» TASK INSTRUCTIONS
Set down, unchanged, the line holding "this 1068×600 image." and all lines that follow it to the end of the material, leaving pictures out.
--- START ---
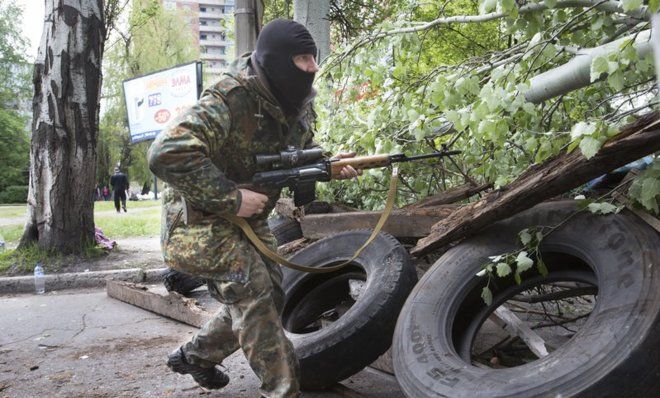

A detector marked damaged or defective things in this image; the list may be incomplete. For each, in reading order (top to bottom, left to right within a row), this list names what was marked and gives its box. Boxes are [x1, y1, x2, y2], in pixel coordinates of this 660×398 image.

cracked pavement [0, 288, 402, 396]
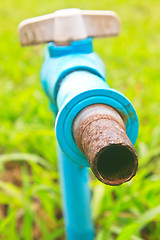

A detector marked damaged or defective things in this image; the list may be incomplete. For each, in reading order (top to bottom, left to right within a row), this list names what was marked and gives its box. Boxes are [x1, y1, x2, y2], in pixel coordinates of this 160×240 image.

rusty metal spout [73, 103, 138, 186]
corroded metal surface [73, 103, 138, 186]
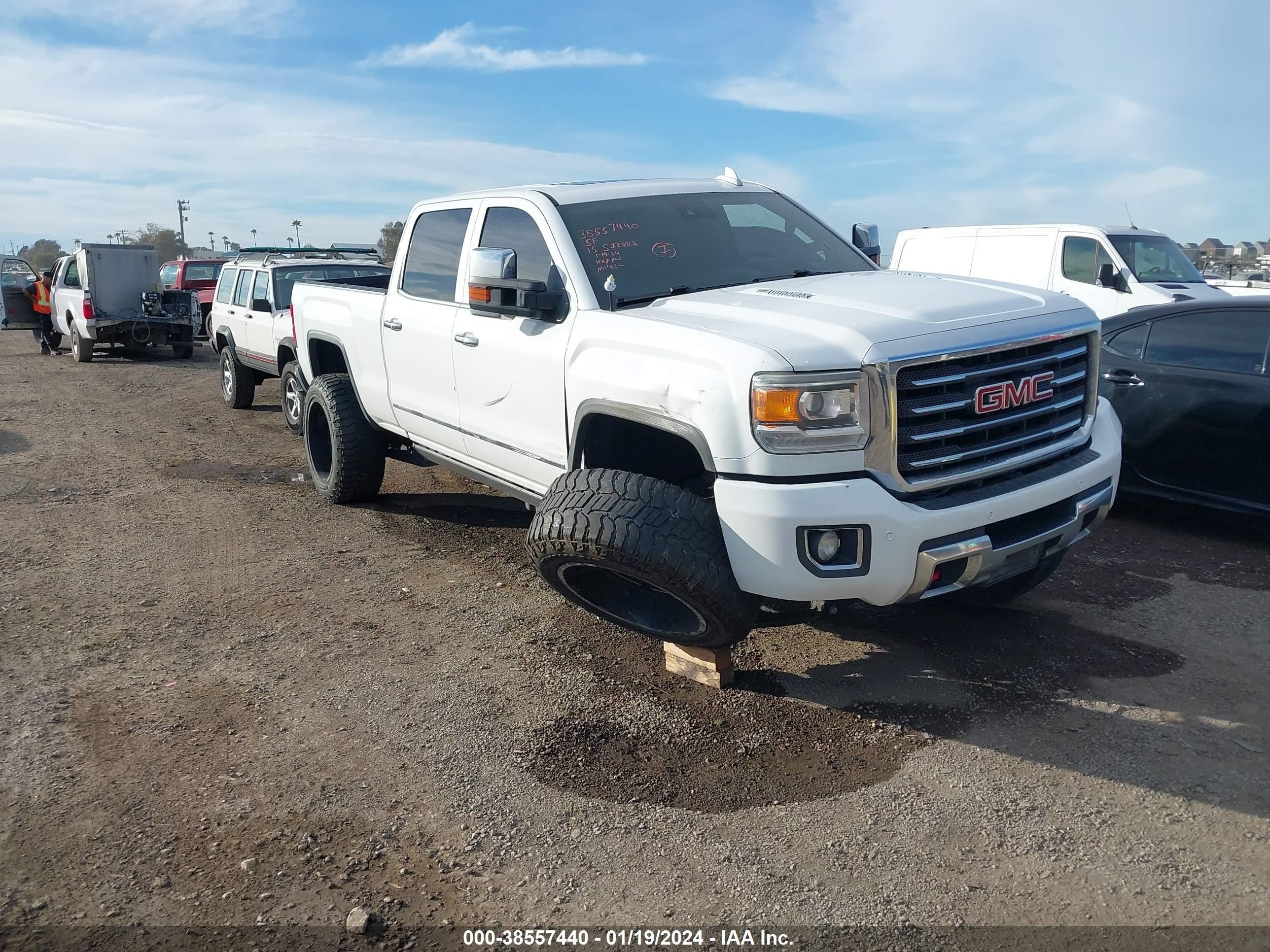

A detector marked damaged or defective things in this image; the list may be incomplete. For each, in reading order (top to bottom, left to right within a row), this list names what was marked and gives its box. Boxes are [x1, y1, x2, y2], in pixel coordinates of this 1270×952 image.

detached front wheel [525, 469, 753, 646]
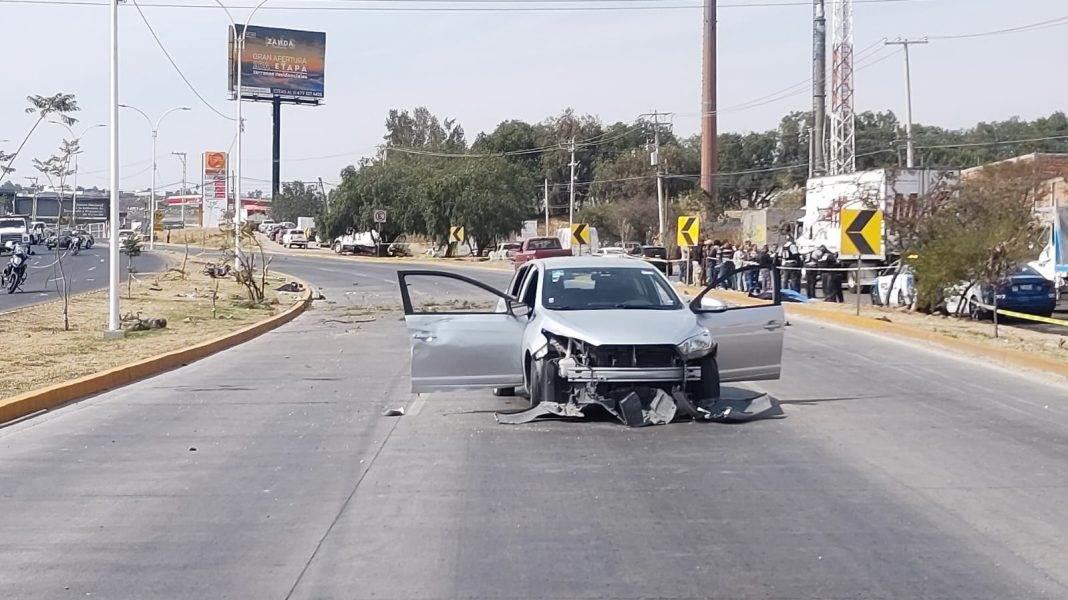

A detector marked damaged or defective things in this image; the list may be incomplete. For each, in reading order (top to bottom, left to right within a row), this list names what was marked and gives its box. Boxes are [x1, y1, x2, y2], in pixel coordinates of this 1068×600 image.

wrecked silver car [402, 258, 788, 426]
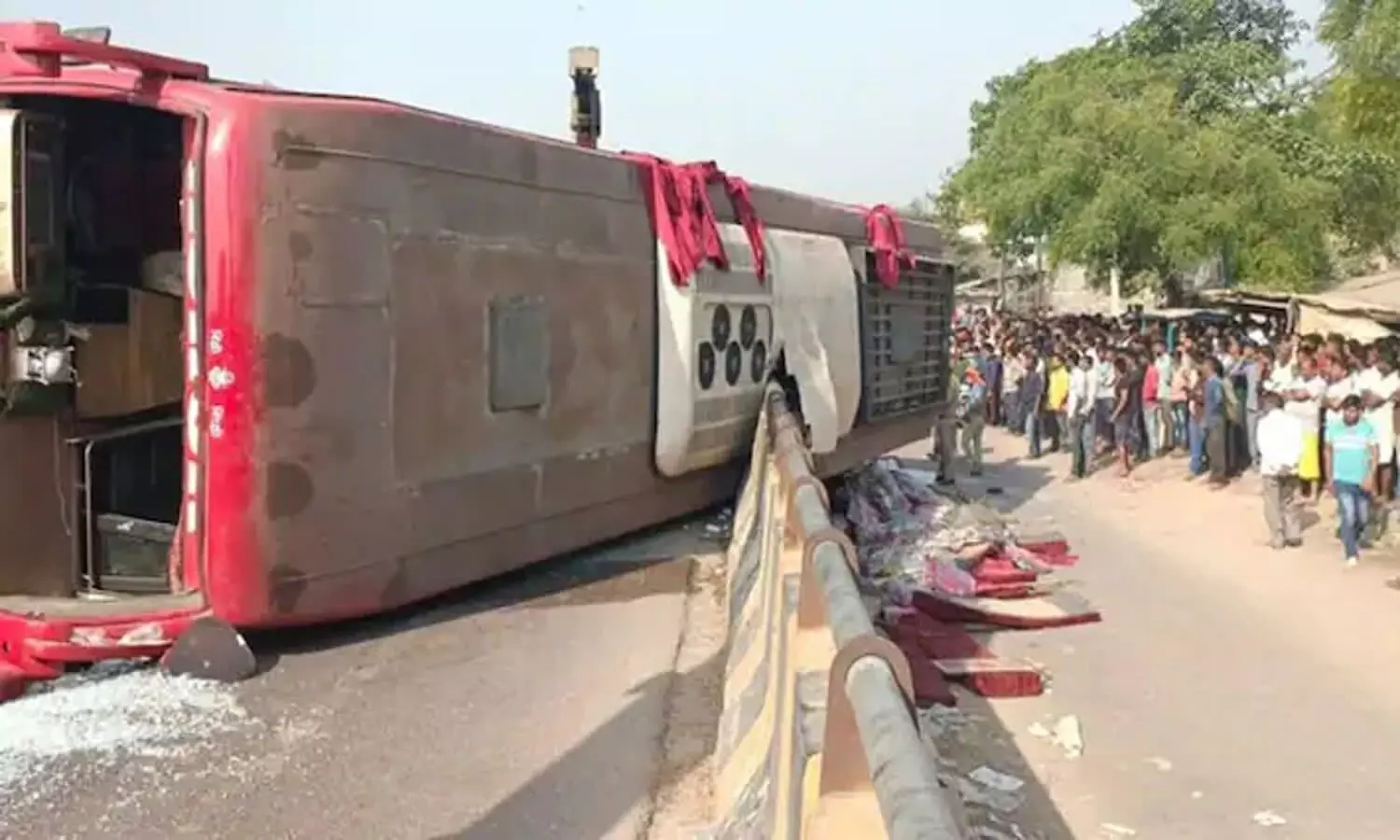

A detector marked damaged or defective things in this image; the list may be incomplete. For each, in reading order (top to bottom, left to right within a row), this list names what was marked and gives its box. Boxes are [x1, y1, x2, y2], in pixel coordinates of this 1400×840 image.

overturned red bus [0, 22, 958, 700]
--- END ---
» OUTPUT OF THE TASK
A detector marked damaged or defective things in this image; the list may be incomplete. For each, in reading order (top to bottom, left to right within a row), this list names what was marked and gives its box. Boxes are [x1, y1, x2, y2], in pixel coordinates of this 1068×600 image.

wrecked silver car [402, 258, 788, 426]

A detector marked damaged or defective things in this image; the list may be incomplete. For each, in reading order (top to bottom, left to right within a row), this list names what was marked and gives its box. Boxes are [x1, y1, x2, y2], in pixel coordinates of this 1400×840 image.

overturned red bus [0, 22, 958, 700]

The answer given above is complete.